BEGIN DATASET ENTRIES

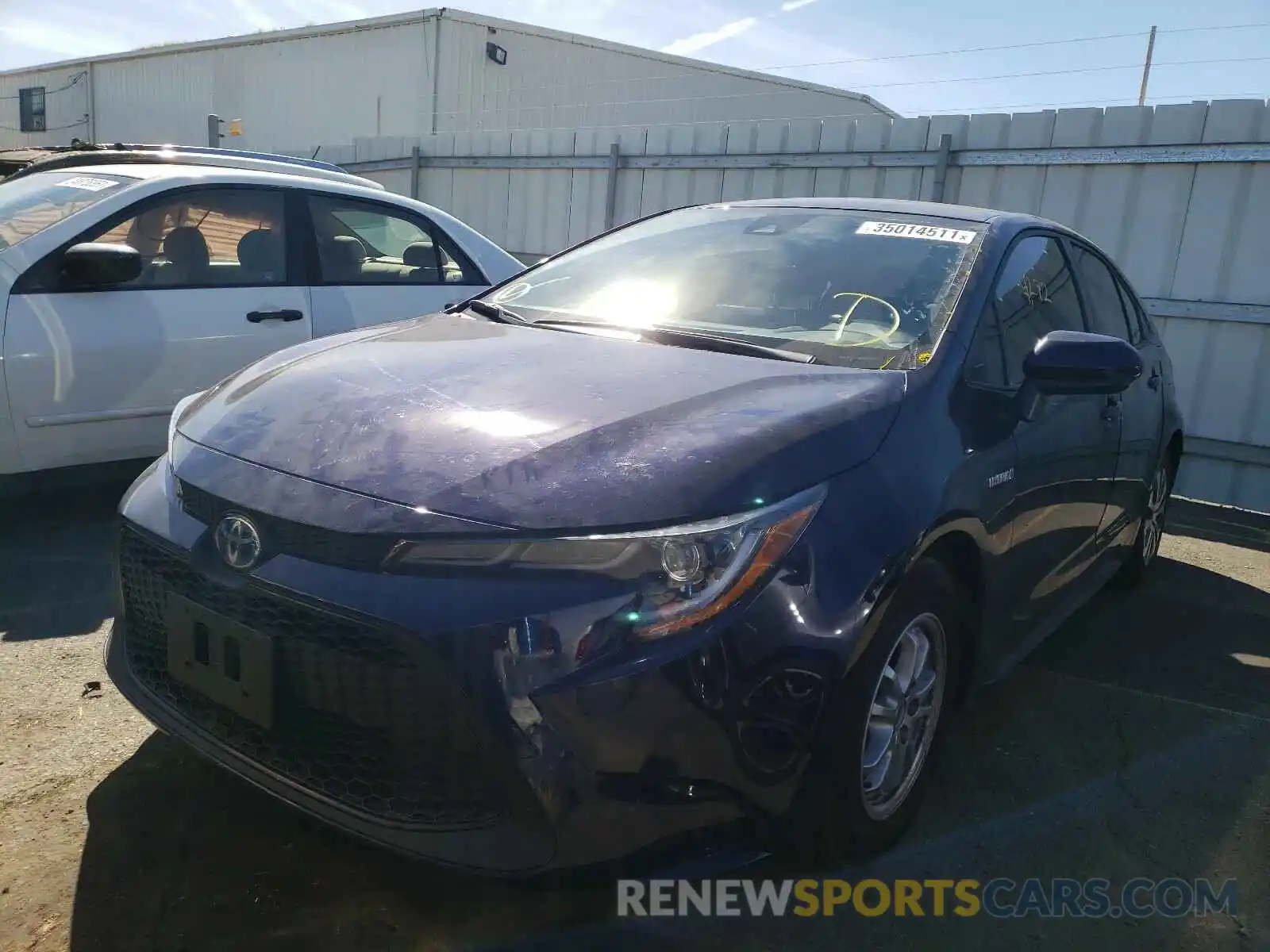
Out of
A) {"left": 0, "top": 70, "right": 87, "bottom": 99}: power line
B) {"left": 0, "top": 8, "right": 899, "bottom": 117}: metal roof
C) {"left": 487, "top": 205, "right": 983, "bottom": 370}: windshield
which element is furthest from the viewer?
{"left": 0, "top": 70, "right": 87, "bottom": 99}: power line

END DATASET ENTRIES
BEGIN DATASET ENTRIES

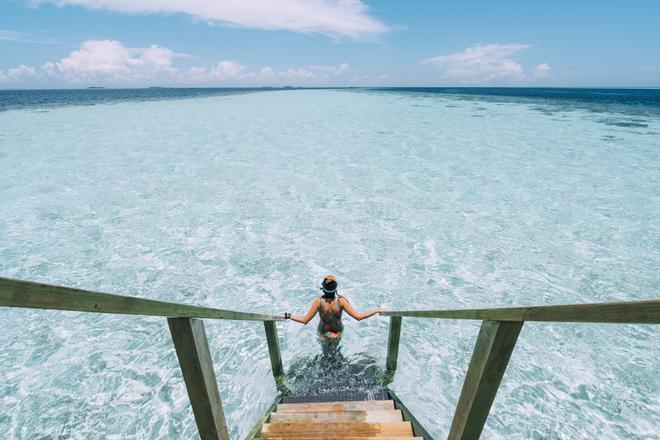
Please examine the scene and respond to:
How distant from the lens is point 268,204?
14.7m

END DATASET ENTRIES
BEGIN DATASET ENTRIES

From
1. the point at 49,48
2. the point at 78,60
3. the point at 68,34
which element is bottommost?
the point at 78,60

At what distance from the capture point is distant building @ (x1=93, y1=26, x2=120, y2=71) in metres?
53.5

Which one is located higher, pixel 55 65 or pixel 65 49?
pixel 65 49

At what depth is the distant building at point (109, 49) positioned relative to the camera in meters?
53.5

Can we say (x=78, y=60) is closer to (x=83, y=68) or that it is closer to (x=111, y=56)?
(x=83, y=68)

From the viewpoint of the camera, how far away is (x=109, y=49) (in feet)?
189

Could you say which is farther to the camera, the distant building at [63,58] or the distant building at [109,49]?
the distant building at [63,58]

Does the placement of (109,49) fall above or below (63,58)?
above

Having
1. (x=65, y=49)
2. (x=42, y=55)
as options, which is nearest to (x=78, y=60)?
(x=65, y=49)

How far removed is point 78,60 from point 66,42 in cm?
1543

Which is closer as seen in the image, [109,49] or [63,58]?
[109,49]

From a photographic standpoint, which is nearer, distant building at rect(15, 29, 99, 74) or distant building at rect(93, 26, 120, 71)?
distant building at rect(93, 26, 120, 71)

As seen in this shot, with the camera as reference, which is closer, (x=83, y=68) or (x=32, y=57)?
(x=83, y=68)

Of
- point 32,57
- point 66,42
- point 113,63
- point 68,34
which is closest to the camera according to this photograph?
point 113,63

END DATASET ENTRIES

■ AIM
Tally the lines of the listing above that contain the word "element". What is the count? Give only the number.

■ RESPONSE TO THIS EXERCISE
2